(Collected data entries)
-----
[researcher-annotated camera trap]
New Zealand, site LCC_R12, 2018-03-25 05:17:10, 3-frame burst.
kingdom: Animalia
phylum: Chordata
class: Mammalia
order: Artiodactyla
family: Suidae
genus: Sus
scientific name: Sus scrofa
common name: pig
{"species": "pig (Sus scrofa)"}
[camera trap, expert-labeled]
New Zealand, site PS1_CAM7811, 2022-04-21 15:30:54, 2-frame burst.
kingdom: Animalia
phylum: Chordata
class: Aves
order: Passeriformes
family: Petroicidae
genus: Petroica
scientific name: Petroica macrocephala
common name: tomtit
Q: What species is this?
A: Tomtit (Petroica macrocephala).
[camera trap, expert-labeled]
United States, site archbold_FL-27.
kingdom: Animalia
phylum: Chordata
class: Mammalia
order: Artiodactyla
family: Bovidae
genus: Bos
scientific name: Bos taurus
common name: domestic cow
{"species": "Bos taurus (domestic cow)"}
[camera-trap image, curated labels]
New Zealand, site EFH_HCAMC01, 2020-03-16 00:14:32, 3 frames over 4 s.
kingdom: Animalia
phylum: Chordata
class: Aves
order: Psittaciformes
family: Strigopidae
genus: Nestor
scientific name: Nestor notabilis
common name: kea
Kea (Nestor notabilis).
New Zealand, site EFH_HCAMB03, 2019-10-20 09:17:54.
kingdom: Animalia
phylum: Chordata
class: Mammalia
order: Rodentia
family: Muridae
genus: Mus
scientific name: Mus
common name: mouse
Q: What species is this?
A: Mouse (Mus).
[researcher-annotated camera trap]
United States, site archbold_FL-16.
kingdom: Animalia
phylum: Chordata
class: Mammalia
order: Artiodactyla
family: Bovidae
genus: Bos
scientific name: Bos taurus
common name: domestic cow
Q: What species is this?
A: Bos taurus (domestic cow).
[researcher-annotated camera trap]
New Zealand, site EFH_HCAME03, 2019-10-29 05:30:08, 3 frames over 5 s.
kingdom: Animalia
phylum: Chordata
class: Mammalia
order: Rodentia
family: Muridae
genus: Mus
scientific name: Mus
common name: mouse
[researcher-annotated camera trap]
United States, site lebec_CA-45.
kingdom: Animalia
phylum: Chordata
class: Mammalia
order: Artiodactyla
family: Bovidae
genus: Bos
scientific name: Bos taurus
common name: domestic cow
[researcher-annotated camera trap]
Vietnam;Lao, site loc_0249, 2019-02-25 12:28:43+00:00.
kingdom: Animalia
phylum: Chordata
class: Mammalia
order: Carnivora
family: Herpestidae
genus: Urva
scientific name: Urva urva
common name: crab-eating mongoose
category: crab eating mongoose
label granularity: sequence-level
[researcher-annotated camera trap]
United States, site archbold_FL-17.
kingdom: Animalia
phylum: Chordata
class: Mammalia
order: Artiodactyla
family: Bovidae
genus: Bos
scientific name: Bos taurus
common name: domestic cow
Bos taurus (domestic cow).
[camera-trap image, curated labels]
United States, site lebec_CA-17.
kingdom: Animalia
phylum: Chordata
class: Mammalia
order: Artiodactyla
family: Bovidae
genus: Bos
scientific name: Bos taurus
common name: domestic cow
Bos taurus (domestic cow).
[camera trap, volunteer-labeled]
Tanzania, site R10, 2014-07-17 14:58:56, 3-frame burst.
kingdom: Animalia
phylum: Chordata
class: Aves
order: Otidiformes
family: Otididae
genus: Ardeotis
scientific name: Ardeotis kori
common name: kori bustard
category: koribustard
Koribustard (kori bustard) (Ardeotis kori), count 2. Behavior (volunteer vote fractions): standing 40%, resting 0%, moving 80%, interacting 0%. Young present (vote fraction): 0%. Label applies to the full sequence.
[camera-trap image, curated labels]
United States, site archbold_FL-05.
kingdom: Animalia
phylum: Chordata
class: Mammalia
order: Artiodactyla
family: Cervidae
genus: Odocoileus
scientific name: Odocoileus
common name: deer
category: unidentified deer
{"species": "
-----
__Exercise description__
From the first line to the last, output the records word for word.

__Answer box__
[researcher-annotated camera trap]
New Zealand, site LCC_R12, 2018-03-25 05:17:10, 3-frame burst.
kingdom: Animalia
phylum: Chordata
class: Mammalia
order: Artiodactyla
family: Suidae
genus: Sus
scientific name: Sus scrofa
common name: pig
{"species": "pig (Sus scrofa)"}
[camera trap, expert-labeled]
New Zealand, site PS1_CAM7811, 2022-04-21 15:30:54, 2-frame burst.
kingdom: Animalia
phylum: Chordata
class: Aves
order: Passeriformes
family: Petroicidae
genus: Petroica
scientific name: Petroica macrocephala
common name: tomtit
Q: What species is this?
A: Tomtit (Petroica macrocephala).
[camera trap, expert-labeled]
United States, site archbold_FL-27.
kingdom: Animalia
phylum: Chordata
class: Mammalia
order: Artiodactyla
family: Bovidae
genus: Bos
scientific name: Bos taurus
common name: domestic cow
{"species": "Bos taurus (domestic cow)"}
[camera-trap image, curated labels]
New Zealand, site EFH_HCAMC01, 2020-03-16 00:14:32, 3 frames over 4 s.
kingdom: Animalia
phylum: Chordata
class: Aves
order: Psittaciformes
family: Strigopidae
genus: Nestor
scientific name: Nestor notabilis
common name: kea
Kea (Nestor notabilis).
New Zealand, site EFH_HCAMB03, 2019-10-20 09:17:54.
kingdom: Animalia
phylum: Chordata
class: Mammalia
order: Rodentia
family: Muridae
genus: Mus
scientific name: Mus
common name: mouse
Q: What species is this?
A: Mouse (Mus).
[researcher-annotated camera trap]
United States, site archbold_FL-16.
kingdom: Animalia
phylum: Chordata
class: Mammalia
order: Artiodactyla
family: Bovidae
genus: Bos
scientific name: Bos taurus
common name: domestic cow
Q: What species is this?
A: Bos taurus (domestic cow).
[researcher-annotated camera trap]
New Zealand, site EFH_HCAME03, 2019-10-29 05:30:08, 3 frames over 5 s.
kingdom: Animalia
phylum: Chordata
class: Mammalia
order: Rodentia
family: Muridae
genus: Mus
scientific name: Mus
common name: mouse
[researcher-annotated camera trap]
United States, site lebec_CA-45.
kingdom: Animalia
phylum: Chordata
class: Mammalia
order: Artiodactyla
family: Bovidae
genus: Bos
scientific name: Bos taurus
common name: domestic cow
[researcher-annotated camera trap]
Vietnam;Lao, site loc_0249, 2019-02-25 12:28:43+00:00.
kingdom: Animalia
phylum: Chordata
class: Mammalia
order: Carnivora
family: Herpestidae
genus: Urva
scientific name: Urva urva
common name: crab-eating mongoose
category: crab eating mongoose
label granularity: sequence-level
[researcher-annotated camera trap]
United States, site archbold_FL-17.
kingdom: Animalia
phylum: Chordata
class: Mammalia
order: Artiodactyla
family: Bovidae
genus: Bos
scientific name: Bos taurus
common name: domestic cow
Bos taurus (domestic cow).
[camera-trap image, curated labels]
United States, site lebec_CA-17.
kingdom: Animalia
phylum: Chordata
class: Mammalia
order: Artiodactyla
family: Bovidae
genus: Bos
scientific name: Bos taurus
common name: domestic cow
Bos taurus (domestic cow).
[camera trap, volunteer-labeled]
Tanzania, site R10, 2014-07-17 14:58:56, 3-frame burst.
kingdom: Animalia
phylum: Chordata
class: Aves
order: Otidiformes
family: Otididae
genus: Ardeotis
scientific name: Ardeotis kori
common name: kori bustard
category: koribustard
Koribustard (kori bustard) (Ardeotis kori), count 2. Behavior (volunteer vote fractions): standing 40%, resting 0%, moving 80%, interacting 0%. Young present (vote fraction): 0%. Label applies to the full sequence.
[camera-trap image, curated labels]
United States, site archbold_FL-05.
kingdom: Animalia
phylum: Chordata
class: Mammalia
order: Artiodactyla
family: Cervidae
genus: Odocoileus
scientific name: Odocoileus
common name: deer
category: unidentified deer
{"species": "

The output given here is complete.